= List of Hebrew words of Persian origin =

This entry lists words borrowed from Persian to Hebrew. As the Jews lived as an exiled and homecoming population for almost two centuries under the Persian Empire, many borrowed words spoken within the empire. These words stayed with Hebrew for generations and helped shape Hebrew's vocabulary for terms the Israelites weren't familiar with before living and interacting with Persians. The Persian monarch Cyrus the Great, who let the Jews' Return to Zion, is a character beloved by the Jews for his part in their history.

==Botanics==
- Etrog - אֶתְרוֹג = A fruit, it derives from the Persian word "turung" which means "Greenish-Yellowish" (originally from Tamil).
- Pistuk - פִּיסְטוּק = Pistachio. Comes from "pistah" in Persian.
- Limon - לִימוֹן = Lemon, in Persian it's a general name for citrus.
- Lilach - לִילָךְ = Lilac: a lighter shade of purple, and also the Hebrew name of Syringa. Derives from "nilak" in Persian.
- Pardes - פַּרְדֵּס = Orchard. This word was also the core for "Paradise".
- Shoshana - שׁוֹשַׁנָּה = Rose. From the name of the once capital of the Persian Empire, Shushan.
- Sukar - סֻכָּר = Sugar. From the Persian word "shakar" that was borrowed from Sanskrit.

==Politics==
- Saris - סָרִיס = A male servant to the monarch who was sterilised to prevent him from having any hopes of usurping the throne.
- Gizbar - גִּזְבָּר = A man in-charge of the money and taxes of the local community. Comes from "ganzabara" in Persian which means: "Holder of the Treasury".

== Slang ==

- Ashkara - אַשְׁכָּרָה = Describe something that is transparent and "as it is". Comes from "Ashkara" in Persian which means "A known thing".

== Places ==

- Bazar - בָּזָאר = Market. Comes from "bāzār" in Persian.
- Duhan - דּוּכָן = A small stage or a market stall.
- Parvar - פַּרְוָר = A suburb.

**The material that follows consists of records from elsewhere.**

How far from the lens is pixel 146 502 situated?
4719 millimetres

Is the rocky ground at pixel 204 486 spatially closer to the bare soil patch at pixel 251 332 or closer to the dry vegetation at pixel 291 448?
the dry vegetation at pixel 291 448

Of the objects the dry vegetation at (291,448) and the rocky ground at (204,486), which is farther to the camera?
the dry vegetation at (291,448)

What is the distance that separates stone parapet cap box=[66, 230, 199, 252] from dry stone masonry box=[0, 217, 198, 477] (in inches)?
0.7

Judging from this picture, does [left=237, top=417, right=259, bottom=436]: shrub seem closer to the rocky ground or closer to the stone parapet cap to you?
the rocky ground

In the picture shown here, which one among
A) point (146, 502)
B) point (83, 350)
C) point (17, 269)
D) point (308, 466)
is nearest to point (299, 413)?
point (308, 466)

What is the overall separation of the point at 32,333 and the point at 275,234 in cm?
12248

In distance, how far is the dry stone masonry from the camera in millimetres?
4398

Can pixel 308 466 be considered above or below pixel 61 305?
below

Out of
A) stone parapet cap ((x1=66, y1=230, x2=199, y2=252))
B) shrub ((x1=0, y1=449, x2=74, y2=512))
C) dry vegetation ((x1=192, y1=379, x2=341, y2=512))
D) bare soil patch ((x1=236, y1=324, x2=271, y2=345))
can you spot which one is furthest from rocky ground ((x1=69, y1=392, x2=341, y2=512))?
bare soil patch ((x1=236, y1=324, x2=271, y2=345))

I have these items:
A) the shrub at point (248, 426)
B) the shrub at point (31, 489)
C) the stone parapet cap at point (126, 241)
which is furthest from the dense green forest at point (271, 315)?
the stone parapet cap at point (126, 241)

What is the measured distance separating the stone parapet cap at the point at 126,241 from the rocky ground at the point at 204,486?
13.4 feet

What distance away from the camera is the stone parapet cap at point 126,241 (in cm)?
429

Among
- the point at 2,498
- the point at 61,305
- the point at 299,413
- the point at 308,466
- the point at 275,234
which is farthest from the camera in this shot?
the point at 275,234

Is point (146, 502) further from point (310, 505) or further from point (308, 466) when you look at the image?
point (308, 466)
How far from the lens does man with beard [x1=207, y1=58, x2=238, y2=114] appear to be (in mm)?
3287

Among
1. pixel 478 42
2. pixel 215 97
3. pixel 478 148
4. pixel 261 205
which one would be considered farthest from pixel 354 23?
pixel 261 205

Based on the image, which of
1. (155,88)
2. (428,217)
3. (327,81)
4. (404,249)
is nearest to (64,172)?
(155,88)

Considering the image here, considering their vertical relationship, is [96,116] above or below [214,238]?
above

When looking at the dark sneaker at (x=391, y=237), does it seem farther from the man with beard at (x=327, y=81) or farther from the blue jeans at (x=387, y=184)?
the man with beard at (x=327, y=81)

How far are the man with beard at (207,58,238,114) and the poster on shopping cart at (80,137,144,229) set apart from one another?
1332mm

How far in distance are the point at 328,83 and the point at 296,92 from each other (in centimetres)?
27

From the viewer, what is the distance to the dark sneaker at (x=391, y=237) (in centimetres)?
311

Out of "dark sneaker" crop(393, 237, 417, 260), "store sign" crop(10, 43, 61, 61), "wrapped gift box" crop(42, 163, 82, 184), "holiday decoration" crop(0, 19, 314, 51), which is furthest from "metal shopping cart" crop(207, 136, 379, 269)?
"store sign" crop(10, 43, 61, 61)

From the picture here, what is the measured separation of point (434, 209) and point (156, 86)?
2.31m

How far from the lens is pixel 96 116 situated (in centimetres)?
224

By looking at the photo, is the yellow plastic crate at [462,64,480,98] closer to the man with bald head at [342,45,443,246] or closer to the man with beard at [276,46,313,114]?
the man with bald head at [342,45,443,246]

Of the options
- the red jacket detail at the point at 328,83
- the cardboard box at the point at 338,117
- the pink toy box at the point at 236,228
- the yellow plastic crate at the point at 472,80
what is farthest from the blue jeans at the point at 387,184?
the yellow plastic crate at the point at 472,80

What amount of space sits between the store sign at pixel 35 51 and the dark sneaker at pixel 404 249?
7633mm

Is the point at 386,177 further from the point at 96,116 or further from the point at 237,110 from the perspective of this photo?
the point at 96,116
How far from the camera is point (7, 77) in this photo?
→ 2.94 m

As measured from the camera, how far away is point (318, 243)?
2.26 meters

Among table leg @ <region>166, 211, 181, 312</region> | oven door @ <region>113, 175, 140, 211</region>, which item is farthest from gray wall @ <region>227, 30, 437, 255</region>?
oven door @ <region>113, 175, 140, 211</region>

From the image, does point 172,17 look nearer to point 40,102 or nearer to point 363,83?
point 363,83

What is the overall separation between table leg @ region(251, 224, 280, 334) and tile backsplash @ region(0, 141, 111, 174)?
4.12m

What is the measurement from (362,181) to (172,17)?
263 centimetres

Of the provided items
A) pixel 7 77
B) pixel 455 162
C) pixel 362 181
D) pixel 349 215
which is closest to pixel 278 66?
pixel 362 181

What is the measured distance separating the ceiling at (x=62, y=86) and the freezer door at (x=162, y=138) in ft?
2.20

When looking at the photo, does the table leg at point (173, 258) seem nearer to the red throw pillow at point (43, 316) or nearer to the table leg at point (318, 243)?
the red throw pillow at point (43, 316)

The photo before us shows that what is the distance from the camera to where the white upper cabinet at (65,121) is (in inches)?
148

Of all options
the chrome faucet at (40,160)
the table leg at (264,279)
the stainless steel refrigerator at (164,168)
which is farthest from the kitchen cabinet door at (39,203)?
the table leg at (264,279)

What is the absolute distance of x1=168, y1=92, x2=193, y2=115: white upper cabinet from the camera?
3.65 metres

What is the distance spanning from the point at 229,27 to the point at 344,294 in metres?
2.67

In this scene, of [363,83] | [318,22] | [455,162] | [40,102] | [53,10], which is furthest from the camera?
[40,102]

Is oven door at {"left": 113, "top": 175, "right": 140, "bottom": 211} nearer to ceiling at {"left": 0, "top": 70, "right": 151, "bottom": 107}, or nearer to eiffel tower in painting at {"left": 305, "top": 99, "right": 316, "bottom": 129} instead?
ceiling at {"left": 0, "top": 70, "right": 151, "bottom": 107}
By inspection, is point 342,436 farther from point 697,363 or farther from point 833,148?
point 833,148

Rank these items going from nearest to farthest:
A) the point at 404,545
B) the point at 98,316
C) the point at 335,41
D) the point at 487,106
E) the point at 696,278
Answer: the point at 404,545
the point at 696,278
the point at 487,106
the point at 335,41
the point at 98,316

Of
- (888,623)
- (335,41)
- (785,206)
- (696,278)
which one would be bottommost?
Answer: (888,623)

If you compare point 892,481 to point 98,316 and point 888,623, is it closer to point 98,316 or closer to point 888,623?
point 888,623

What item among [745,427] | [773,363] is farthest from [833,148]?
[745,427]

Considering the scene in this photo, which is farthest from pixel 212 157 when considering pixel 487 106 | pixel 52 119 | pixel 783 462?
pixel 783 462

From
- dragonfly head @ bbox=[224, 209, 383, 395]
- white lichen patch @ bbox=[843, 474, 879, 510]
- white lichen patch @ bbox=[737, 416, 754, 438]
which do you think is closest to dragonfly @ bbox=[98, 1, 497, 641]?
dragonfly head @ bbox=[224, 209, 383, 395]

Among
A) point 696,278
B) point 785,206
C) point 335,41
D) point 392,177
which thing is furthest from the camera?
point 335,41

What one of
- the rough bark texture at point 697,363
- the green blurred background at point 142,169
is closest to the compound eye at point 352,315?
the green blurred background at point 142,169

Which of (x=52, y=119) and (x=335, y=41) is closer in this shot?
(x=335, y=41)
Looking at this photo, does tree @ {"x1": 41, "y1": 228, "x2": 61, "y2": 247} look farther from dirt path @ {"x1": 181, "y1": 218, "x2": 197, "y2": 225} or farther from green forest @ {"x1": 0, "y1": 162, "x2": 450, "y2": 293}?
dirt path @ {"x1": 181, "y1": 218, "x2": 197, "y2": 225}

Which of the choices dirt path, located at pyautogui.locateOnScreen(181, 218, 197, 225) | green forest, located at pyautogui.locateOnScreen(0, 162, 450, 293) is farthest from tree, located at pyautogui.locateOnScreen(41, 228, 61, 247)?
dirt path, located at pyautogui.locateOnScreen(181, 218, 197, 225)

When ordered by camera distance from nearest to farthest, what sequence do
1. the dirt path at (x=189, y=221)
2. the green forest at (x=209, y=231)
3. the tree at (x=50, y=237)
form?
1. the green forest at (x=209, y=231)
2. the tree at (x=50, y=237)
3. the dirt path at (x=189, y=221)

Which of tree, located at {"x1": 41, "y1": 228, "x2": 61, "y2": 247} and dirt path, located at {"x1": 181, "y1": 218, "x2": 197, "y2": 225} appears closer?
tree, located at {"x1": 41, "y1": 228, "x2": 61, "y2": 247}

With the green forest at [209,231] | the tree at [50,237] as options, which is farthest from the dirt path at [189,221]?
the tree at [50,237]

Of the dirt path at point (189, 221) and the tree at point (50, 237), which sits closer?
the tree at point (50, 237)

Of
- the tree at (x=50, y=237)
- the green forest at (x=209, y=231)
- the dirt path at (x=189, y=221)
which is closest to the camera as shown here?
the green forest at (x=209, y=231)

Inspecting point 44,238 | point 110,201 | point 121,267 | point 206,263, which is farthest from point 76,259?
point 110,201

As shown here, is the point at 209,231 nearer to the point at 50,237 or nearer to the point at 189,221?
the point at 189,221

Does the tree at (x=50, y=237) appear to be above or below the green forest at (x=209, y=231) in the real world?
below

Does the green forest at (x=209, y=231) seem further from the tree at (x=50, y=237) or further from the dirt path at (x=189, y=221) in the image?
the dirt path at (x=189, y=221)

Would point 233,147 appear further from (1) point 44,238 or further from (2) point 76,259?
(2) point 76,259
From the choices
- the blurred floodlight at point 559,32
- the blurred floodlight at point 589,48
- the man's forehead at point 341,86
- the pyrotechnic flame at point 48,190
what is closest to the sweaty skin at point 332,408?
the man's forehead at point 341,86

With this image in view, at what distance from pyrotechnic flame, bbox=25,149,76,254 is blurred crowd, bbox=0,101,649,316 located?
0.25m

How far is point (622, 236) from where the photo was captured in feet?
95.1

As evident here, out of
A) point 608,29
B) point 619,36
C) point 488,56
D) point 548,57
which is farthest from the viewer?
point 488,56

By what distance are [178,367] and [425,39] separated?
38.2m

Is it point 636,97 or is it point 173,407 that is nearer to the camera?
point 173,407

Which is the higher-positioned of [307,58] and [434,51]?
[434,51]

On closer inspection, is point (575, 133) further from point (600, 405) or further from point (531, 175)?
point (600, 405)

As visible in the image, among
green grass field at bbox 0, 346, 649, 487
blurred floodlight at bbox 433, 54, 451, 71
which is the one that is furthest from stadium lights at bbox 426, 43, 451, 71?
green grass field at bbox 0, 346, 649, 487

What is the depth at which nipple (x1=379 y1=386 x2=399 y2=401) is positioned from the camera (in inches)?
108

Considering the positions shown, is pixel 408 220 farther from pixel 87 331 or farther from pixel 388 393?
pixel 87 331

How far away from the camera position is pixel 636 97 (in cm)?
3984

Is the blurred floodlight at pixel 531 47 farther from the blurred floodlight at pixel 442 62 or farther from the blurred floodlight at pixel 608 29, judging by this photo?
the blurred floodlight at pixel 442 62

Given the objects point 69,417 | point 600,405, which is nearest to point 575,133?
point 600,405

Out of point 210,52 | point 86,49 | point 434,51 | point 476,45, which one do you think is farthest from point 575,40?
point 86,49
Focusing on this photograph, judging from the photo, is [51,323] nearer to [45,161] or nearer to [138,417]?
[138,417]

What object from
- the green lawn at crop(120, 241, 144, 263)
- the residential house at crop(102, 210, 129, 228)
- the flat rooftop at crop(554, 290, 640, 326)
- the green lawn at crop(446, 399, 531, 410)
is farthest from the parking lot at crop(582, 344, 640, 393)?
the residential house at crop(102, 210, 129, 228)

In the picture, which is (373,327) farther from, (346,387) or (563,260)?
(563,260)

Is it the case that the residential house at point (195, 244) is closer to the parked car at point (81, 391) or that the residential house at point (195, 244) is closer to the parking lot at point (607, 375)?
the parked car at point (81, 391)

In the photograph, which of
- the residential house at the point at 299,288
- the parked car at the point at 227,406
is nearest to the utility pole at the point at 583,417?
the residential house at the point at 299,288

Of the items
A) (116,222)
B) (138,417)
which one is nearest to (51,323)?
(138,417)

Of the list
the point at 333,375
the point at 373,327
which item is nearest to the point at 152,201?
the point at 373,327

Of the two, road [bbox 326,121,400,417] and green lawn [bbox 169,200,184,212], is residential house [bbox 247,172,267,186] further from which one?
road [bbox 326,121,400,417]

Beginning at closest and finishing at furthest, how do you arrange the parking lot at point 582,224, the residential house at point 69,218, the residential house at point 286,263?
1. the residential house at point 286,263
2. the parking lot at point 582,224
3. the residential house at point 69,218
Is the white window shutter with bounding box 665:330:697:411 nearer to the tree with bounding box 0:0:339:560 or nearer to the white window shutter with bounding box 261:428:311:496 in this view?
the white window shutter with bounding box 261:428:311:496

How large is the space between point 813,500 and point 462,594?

In persian means a pavilion.

== Others ==
- Amarkol - אֲמַרְכׇּל = Title applied to a Temple trustee superintending the cashiers. From the persian word "amarkir" which means master of finance.
- Haki - חָאקִי = Khaki. From the Persian word "khāk" which means dust.
- Sarbal - סַרְבָּל = Overalls. From the word "shalvar" in Persian which means pants.